- _TEXT EXCERPT_

© 2021 Steven Obua

Cosmopolitan Identifiers

by Steven Obua
Cite as: https://doi.org/10.47757/obua.cosmo-id.3
July 1st, 2021
Abstract
I propose a simple Unicode-based lexical syntax for programming language identifiers using characters from international scripts (currently Latin, Greek, Cyrillic and Math). Such cosmopolitan identifiers are designed to achieve much of the simplicity of Fortran identifiers while acknowledging a modern international outlook. This seems particularly advantageous in contexts where such identifiers are not (only) used by professional programmers, but are exposed to normal users, for example through scriptable applications.

Introduction

The possibly oldest programming language still in use, Fortran [1], has an especially simple lexical syntax for identifiers: They consist of letters A to Z and a to z, digits 0 to 9, and the underscore _. An identifier must start with a letter. Moreover, identifiers are case-insensitive: The identifier Fortran denotes the same thing as the identifier fortran, for example.

- _ITEMS_
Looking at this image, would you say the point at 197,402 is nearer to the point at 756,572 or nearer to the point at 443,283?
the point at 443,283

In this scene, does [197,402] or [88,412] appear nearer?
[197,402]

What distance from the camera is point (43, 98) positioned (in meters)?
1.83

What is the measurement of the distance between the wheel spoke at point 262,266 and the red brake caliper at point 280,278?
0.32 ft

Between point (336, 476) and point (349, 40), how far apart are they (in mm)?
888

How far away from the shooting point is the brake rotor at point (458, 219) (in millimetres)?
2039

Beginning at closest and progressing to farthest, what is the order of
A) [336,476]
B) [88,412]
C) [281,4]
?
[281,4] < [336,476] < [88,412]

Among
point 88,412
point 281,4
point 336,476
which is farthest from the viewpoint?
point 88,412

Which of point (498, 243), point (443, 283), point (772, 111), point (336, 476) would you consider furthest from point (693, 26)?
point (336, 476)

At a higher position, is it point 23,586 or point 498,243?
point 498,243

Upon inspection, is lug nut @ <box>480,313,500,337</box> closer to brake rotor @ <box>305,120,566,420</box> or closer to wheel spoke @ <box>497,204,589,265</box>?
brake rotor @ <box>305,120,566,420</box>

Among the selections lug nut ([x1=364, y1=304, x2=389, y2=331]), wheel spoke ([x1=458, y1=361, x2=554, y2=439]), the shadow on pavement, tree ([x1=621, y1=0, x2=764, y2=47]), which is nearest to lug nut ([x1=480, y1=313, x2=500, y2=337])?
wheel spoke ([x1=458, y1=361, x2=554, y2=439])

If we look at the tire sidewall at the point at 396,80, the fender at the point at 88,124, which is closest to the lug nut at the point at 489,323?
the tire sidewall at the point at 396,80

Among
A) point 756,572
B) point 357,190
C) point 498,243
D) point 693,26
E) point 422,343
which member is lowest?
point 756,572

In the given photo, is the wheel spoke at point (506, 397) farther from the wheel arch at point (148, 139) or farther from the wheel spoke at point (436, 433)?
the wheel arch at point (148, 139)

- _REQUIRED WORK_
1. In the paper on cosmopolitan identifiers, which scripts does the proposed identifier syntax currently draw its characters from?
2. Write the next part of the paper on cosmopolitan identifiers, picking up right after its final sentence.

- _RESPONSES_
1. Latin, Greek, Cyrillic and Math.

2.
Especially for users of programming languages who are not professional programmers, such as many scientists and engineers, this syntactical simplicity seems to be a big advantage. Given that Fortran code is used, among other things, to control nuclear power plants, it certainly is a good thing to reduce the potential for confusion and misunderstanding as much as possible.
Identifiers are an important concept in computing: They allow to reference and abbreviate things, and to introduce a level of indirection. Computer users who are not programmers are exposed to the concept of identifiers as well, through the filesystem abstraction of their operating system. Attempts to make this abstraction unavailable to the user in Apple’s iOS had to be rolled back in more recent versions via the introduction of a dedicated Files app.
Scriptable computer applications like Blender also make some of their internals available to power users for automation purposes via built-in scripting engines. These are of course just programming languages, and therefore heavily reliant on identifiers.
Even though artificial intelligence is revolutionizing the interaction between humans and computers, it is my conviction that identifiers will nevertheless gain importance as a concept and become even more mainstream than they already are. In many situations, use of a precise identifier just beats a hand-wavy negotiation with an AI, and that is not going to change.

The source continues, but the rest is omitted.